OPDRACHT =>
Kies uit de gegevens hieronder elke regel waarin het woord "pixel" voorkomt.

GEGEVENS BIJ OPDRACHT =>
- - - - - - -

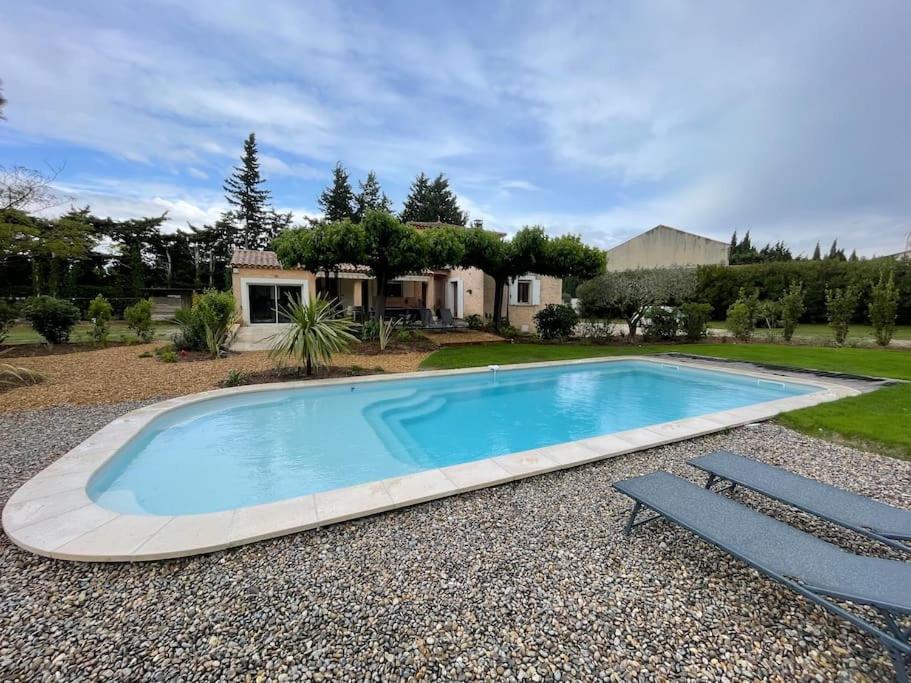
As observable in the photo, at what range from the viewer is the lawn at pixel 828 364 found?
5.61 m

- - - - - - -

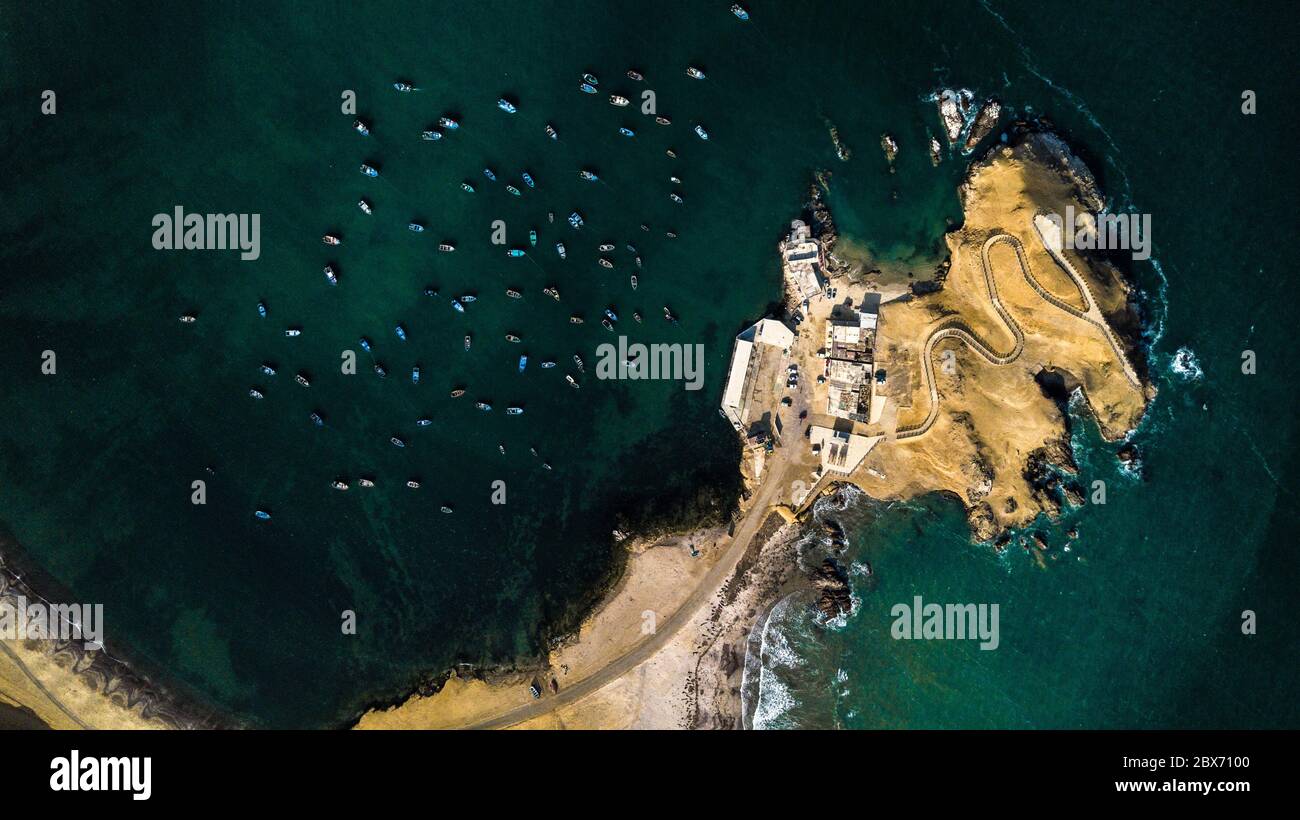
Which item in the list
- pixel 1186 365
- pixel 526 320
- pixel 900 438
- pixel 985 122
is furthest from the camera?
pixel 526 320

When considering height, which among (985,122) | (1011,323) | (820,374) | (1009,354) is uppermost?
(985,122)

- - - - - - -

UITKOMST OPDRACHT =>
As observable in the photo, at what range from the viewer is the lawn at pixel 828 364 found?
- pixel 1186 365
- pixel 526 320
- pixel 900 438
- pixel 985 122
pixel 526 320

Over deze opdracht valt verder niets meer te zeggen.